Chapter 8 Multilevel Modeling of Means
8.2 Movie Ratings Study
Table 10.1 gives summaries of the ratings for eight different animation movies. The table includes the number of ratings, the mean and the standard deviation of the ratings. The data is contained in the data frame animation_ratings
in the ProbBayes
package.
8.3 The Multilevel Model
Sampling
Let \(y_{ij}\) denote the rating of the \(i\)th individual for the \(j\)th movie.
We assume that \(y_{ij} \sim N(\mu_j, \sigma)\).
Prior
The parameters \(\mu_1, ..., \mu_8\) represent the mean ratings for the eight movies. Write \[ \mu_j = \beta + \gamma_j \]
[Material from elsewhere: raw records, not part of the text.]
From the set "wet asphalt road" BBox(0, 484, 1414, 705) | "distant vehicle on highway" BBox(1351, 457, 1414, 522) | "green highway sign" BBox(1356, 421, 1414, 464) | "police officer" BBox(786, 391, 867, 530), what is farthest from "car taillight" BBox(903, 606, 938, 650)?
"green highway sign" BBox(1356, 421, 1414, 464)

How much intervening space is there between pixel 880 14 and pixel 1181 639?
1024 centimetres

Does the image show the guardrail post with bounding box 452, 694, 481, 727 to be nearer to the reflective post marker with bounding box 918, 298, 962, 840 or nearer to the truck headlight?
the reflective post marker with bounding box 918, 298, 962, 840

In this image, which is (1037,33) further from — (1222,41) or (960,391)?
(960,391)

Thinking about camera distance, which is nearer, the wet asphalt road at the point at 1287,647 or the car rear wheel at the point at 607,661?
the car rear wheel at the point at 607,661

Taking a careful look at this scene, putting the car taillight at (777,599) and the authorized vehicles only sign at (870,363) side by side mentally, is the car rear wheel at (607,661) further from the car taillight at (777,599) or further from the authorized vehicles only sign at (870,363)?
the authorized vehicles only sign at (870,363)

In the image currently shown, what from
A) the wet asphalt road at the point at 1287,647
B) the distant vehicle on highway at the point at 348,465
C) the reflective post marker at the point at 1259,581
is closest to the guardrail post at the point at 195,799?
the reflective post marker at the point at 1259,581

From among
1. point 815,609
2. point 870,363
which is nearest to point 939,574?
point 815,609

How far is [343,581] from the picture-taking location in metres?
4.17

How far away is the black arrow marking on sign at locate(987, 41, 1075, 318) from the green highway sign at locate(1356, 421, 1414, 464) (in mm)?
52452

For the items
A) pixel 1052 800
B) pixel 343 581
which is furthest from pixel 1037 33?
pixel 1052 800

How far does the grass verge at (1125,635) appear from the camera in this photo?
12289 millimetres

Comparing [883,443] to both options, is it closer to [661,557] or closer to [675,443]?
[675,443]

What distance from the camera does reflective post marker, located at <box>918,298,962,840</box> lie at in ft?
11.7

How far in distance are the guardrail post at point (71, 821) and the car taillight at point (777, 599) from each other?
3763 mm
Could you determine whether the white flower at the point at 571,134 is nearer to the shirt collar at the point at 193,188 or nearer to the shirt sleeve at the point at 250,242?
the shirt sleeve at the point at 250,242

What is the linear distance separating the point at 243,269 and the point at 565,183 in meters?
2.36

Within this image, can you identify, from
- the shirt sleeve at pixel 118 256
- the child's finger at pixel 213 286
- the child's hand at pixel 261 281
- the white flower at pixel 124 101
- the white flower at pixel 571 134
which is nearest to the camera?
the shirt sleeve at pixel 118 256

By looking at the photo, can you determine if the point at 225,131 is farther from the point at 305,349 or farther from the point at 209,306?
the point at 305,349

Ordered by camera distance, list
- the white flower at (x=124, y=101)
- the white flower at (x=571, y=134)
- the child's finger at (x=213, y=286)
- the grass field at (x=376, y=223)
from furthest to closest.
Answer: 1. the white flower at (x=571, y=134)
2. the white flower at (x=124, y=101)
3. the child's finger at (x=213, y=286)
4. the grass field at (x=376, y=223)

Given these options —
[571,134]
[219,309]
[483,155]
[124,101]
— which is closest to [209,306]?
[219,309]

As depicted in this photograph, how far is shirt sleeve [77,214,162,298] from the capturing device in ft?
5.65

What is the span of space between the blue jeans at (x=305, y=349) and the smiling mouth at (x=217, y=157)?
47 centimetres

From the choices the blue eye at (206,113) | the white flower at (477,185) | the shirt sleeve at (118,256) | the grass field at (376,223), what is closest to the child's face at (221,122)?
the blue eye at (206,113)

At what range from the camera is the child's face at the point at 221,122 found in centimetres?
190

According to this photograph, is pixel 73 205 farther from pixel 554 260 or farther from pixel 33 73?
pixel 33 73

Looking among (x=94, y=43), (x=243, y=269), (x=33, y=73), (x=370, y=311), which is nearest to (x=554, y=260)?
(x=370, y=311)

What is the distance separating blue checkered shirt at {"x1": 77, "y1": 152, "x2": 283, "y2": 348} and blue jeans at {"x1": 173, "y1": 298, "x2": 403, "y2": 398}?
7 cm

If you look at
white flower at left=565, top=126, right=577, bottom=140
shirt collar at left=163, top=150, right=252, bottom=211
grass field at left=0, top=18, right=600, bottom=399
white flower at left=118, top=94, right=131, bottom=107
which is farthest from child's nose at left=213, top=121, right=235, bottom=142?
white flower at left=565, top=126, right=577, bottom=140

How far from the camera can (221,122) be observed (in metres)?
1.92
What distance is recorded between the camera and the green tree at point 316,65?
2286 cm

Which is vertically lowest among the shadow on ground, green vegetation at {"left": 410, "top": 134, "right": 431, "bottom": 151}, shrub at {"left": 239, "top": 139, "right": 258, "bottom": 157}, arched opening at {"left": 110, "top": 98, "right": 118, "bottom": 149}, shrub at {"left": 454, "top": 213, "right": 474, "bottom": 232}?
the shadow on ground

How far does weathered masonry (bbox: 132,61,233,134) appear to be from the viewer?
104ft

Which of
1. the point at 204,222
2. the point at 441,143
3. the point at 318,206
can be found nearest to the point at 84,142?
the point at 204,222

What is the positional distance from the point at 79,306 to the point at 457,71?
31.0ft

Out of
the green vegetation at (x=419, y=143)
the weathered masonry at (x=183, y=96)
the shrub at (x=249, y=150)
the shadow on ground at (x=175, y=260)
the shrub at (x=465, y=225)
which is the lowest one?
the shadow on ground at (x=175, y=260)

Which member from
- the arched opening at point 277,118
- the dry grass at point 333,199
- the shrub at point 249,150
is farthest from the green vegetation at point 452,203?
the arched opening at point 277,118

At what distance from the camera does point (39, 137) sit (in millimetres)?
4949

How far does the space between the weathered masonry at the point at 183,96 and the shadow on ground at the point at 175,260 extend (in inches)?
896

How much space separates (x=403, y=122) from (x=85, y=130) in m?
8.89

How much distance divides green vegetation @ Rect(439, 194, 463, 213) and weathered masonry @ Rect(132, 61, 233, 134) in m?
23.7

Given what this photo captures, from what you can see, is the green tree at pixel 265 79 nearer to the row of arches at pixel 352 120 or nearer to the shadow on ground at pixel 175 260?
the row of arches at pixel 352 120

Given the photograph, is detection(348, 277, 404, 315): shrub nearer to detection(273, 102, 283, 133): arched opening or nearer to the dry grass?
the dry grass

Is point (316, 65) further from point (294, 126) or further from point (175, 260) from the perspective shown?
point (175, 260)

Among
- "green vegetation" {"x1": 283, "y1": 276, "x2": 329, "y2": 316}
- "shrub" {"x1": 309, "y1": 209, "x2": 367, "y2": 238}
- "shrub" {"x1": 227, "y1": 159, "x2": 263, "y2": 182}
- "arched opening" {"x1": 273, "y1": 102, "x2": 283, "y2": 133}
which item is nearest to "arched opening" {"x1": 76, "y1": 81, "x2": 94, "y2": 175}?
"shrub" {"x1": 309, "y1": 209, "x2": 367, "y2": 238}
The intercept parameter \(\beta\) has a student t distribution with mean 4, scale parameter 2.5, and 3 degrees of freedom.
We assume the effect parameters \(\gamma_1, ..., \gamma_8\) have a normal distribution with mean 0 and standard deviation \(\tau\).
There are two standard deviations, the sampling standard deviation \(\sigma\) and the between-means standard deviation \(\tau\). Each of these standard deviations are given weakly informative student t distributions with mean 0, scale 2.5 and 3 degrees of freedom.
8.4 Bayesian Fitting
The model is fit by use of the brm()
function. By default, this function assumes a Gaussian (normal) sampling distribution. The “(1 | movieID)” argument indicates that the \(\mu_1, ..., \mu_8\) have a random distribution.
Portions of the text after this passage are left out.